"The Lord of the Rings," the most expensive production in West End history, opened to a standing ovation from its audience, and mixed reviews from the critics, with some praising it as brilliant and a wonder, and others calling it "a thumping great flop" and corny.
The stage adaptation of J.R.R. Tolkien's fantasy saga officially opened Tuesday night at London's Theatre Royal, Drury Lane, with actors dressed as hobbits, elves and dwarfs, and pyrotechnics, special effects and a revolving stage aimed at re-creating Middle-earth.
The $25 million show based on Tolkien's literary trilogy about a Hobbit named Frodo and his quest to rid Middle-earth of evil, has been trimmed and reworked since its 2006 Toronto premiere, which also earned mixed reviews.
The Toronto Star, re-reviewing the musical in London said, "It's gotten better; it's gotten worse." While saying the story line was clearer, critic Richard Ouzounian added, "What has it lost? About 20 minutes of its running time and almost all of its heart."

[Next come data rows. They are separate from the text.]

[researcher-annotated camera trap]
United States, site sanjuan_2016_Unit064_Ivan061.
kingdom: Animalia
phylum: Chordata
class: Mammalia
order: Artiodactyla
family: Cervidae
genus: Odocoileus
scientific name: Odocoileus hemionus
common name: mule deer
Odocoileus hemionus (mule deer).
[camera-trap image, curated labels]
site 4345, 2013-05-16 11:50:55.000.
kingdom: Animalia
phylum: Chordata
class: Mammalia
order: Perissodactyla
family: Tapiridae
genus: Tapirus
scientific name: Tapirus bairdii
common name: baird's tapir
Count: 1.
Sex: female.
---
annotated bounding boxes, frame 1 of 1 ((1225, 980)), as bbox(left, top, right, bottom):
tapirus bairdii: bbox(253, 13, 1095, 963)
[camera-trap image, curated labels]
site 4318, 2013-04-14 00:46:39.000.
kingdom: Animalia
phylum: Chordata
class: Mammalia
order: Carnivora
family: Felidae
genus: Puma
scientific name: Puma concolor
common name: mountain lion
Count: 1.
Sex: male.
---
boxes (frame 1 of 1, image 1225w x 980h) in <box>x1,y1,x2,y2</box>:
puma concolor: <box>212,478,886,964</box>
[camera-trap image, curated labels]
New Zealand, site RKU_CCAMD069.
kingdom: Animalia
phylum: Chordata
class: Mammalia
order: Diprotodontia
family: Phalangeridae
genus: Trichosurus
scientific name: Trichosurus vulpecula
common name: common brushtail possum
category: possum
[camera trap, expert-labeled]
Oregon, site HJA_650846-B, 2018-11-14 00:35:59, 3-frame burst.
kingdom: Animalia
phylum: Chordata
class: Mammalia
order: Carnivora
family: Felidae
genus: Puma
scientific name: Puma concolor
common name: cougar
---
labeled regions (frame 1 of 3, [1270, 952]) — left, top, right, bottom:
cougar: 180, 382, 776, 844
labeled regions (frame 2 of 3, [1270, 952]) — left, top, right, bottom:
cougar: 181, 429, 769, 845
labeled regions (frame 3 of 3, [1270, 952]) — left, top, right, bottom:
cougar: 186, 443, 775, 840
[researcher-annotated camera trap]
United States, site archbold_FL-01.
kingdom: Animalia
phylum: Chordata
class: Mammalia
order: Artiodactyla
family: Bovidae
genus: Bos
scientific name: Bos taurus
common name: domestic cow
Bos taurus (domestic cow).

But the show won the praise of some London critics.
The Times called the production a "wonder" and "a brave, stirring, epic piece of popular theater" complete with "charm, wit and jaw-dropping theatrical brio."
Photos: "LOTR" On Stage
The Guardian said, "If Tolkien's trilogy is to be a stage spectacle, I don't see how it could be better done." It also praised the acting of Malcolm Storry as Gandalf, Brian Protheroe as Saruman and Andrew Jarvis as Elrond, "whose kingly voice resonates like thunder."
Judi Dench, who attended the premiere with other celebrities such as Andrew Lloyd Webber and Kevin Spacey, said: "For anyone who is a Tolkien fan, it is just a terrific treat. I have never seen the films, but I am a great fan of Tolkien's writing. It has wonderful choreography and the cast worked so hard."
Some critics disagreed.
Charles Spencer of The Daily Telegraph said that, while Michael Therriault's "charismatic and creepy" performance as Gollum was admirable, along with those of Frodo and Sam, the show was hated by his 14-year-old son, an avid fan of the Peter Jackson "Lord of the Rings" films.
"Its run, I fear, will be nasty, brutish and short," Spencer concluded.
The Independent called it an "inadequate Tolkien adaptation," and said the storytelling is rushed.
Using the headline "Flawed of the Rings," The Sun said the show's melodies were "tune-free" and the lyrics were "swamped" by the massive band. "Overblown, over-orchestrated and now over here," its critic said.
But the paper praised Therriault's "potentially award-winning" performance as a "wheedling, whining, slithery Gollum," Peter Howe's Sam, Frodo's friend, and the costumes, sets and the "sprightly choreography."
The Independent also praised Therriault as a "stand-out performer."
The Daily Mail said, "The set changes are multifarious, the dancing exuberant. ..." But it also said: "British adults will find it difficult to suppress open laughter at this show's Portentous Moments. Corny is hardly the word. There's more corn here than in Kansas."